[AIM OF THE TASK] Reproduce the stretch of the listing from the line containing "Scanning this picture, across" through the end of the listing, swapping "nearer" for "closer" and leaving everything else unchanged.

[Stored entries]

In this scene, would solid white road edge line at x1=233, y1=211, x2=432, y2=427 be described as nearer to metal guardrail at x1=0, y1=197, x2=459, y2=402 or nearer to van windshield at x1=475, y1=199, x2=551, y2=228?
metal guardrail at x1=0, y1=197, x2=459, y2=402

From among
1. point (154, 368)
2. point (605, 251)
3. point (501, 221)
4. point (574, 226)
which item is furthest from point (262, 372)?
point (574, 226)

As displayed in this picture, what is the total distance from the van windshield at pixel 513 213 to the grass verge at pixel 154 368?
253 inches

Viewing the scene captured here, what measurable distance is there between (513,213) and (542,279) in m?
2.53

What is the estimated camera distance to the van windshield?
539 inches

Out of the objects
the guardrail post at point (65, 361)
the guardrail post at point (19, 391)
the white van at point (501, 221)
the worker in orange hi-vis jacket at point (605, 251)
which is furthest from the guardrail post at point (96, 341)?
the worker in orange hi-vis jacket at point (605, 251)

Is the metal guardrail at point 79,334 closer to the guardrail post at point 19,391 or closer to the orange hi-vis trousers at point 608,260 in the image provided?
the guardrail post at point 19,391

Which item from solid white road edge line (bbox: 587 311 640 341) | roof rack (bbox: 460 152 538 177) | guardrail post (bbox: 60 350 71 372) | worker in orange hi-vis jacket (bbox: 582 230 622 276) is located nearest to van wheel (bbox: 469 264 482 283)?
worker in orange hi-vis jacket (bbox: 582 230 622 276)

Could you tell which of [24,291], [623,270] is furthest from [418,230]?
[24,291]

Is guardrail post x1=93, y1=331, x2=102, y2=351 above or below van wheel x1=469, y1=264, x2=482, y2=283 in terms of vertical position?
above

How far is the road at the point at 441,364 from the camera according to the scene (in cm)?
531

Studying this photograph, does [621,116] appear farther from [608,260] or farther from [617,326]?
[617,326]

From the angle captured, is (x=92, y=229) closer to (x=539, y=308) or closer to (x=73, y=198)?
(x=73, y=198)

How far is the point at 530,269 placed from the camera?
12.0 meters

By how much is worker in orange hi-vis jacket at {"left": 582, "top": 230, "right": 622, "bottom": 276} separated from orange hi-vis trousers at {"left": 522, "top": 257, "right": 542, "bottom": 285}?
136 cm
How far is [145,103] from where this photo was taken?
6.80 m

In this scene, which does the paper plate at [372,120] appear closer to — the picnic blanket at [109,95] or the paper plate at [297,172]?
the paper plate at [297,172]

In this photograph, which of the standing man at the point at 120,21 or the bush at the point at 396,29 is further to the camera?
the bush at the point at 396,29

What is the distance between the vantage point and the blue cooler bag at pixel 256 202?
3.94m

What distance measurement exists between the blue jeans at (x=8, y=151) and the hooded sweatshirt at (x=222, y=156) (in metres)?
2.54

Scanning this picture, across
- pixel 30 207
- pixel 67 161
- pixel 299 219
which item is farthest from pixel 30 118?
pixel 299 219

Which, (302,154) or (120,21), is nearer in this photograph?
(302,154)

[RESPONSE]
Scanning this picture, across
- pixel 30 207
- pixel 67 161
- pixel 299 219
which item is farthest from pixel 30 118?
pixel 299 219

Which, (302,154) or (120,21), is closer in this photograph?
(302,154)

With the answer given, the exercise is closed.